# Hurst Dual Gate Shifter...is it a rare option?



## joef8388 (Feb 25, 2020)

Hello - I am new to the GTO community. I've recently purchased a 1968 GTO. I have been trying to determine how rare of an option the Hurst his and her shifter was and what years this was an option for the GTO. Just looking to learn here, thank you!


----------



## BLK69JUDGE (Jun 10, 2010)

welcome !
fairly sure EVERY 3 speed th 400 console shift GTO in 67 (one style) w chrome console top plate screws down on top
of the console
and 68 (new console style, padded) all had Hurst Dual gates top plate CLIPS and no visable screws
dropped in 69 in the GTO and of course the OLDS still used the dual gate into the 70's.totally different also
with 3 or 4 design changes in the OLDS
yours has tinted windows I see,,, ac car ? 
your endura looks to line up nice


----------



## joef8388 (Feb 25, 2020)

O wow so only two years with the dual gate shifter in the GTO. 

No tinted windows, unfortunately in NYS it is now illegal. The car does have factory A/C. All matching numbers but the original color was red.


----------



## BLK69JUDGE (Jun 10, 2010)

yes,,, 66 was a 2 speed ....69 went to a push away ratcheting style shifter ...
--*--
• Task to complete: Reproduce the portion of the shifter thread that opens with the words containing "No tinted windows, unfortunately" and closes with "style shifter ...", substituting "blue" for "red". Rely solely on the thread about the Hurst dual gate shifter.

Detection annotation items:
--*--
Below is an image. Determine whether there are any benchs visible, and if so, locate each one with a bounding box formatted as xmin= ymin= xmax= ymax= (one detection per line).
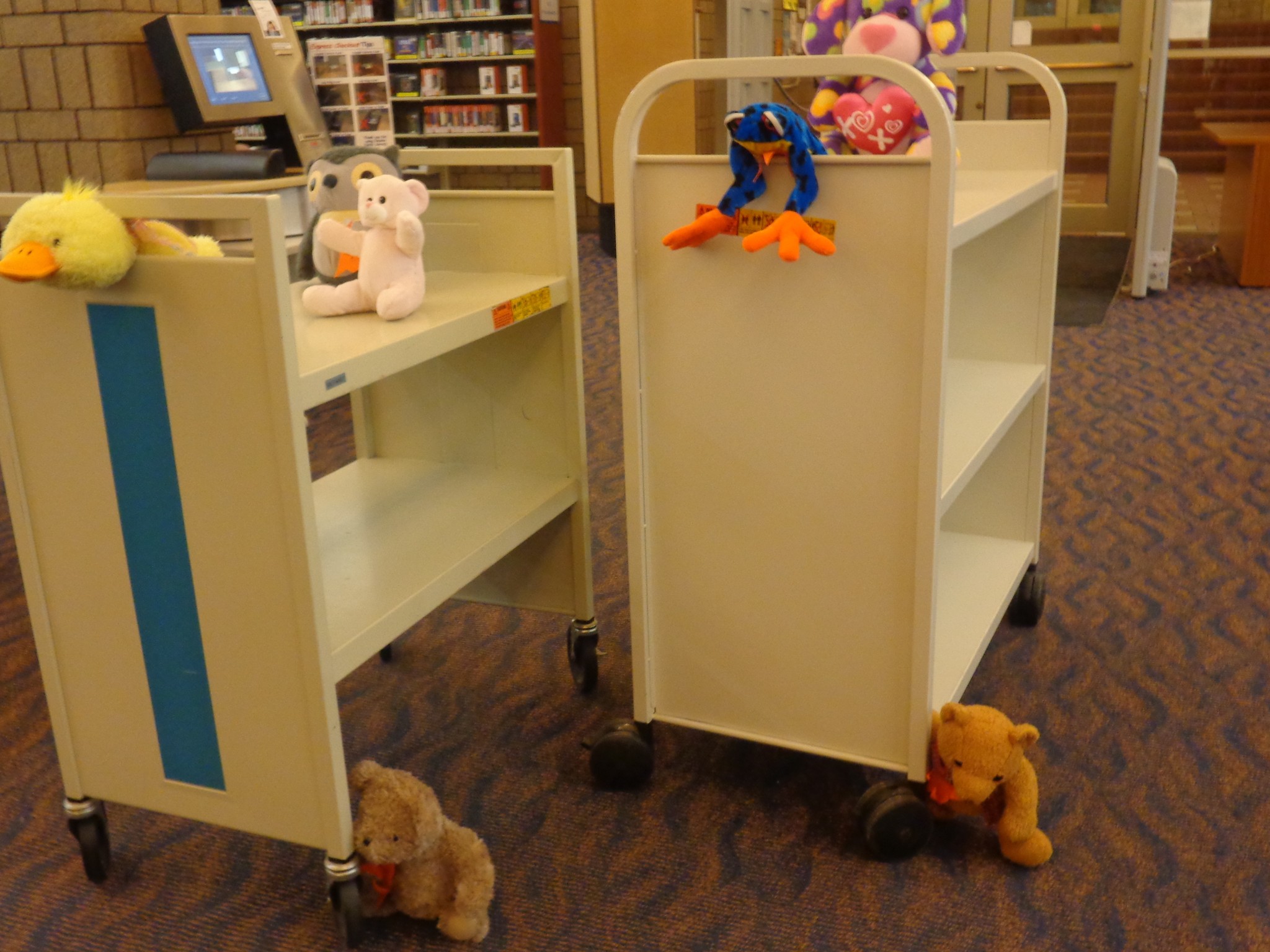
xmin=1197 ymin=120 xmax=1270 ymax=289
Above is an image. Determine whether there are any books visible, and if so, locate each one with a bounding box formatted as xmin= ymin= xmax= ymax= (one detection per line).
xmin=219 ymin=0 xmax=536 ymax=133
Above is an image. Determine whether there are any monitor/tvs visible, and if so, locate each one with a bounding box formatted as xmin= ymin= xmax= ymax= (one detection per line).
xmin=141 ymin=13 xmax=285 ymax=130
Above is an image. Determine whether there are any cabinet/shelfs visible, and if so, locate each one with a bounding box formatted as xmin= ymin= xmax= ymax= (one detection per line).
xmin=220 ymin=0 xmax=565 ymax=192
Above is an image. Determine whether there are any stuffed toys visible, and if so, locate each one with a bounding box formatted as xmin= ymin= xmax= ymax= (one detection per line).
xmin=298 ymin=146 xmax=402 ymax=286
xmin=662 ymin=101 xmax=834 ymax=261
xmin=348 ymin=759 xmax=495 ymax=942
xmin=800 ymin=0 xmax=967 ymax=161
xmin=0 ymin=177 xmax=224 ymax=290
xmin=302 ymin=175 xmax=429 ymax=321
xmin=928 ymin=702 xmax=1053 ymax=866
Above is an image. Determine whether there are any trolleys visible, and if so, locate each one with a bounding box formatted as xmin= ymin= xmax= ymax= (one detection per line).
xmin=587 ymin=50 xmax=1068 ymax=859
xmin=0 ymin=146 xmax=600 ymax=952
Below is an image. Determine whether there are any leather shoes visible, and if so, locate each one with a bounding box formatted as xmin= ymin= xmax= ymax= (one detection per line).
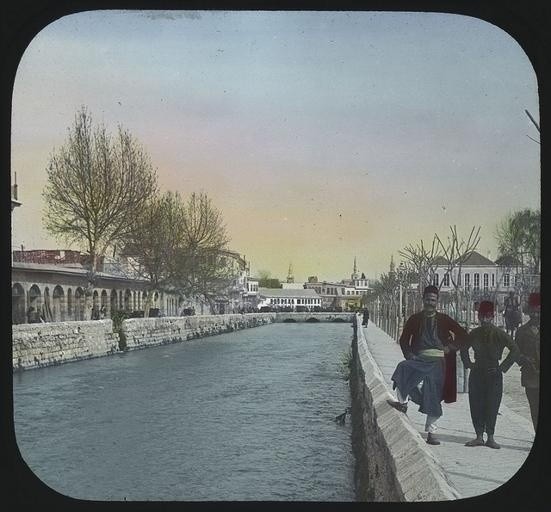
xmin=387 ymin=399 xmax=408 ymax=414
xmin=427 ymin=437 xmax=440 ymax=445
--*--
• Completed exercise:
No tinted windows, unfortunately in NYS it is now illegal. The car does have factory A/C. All matching numbers but the original color was blue.


----------



## BLK69JUDGE (Jun 10, 2010)

yes,,, 66 was a 2 speed ....69 went to a push away ratcheting style shifter ...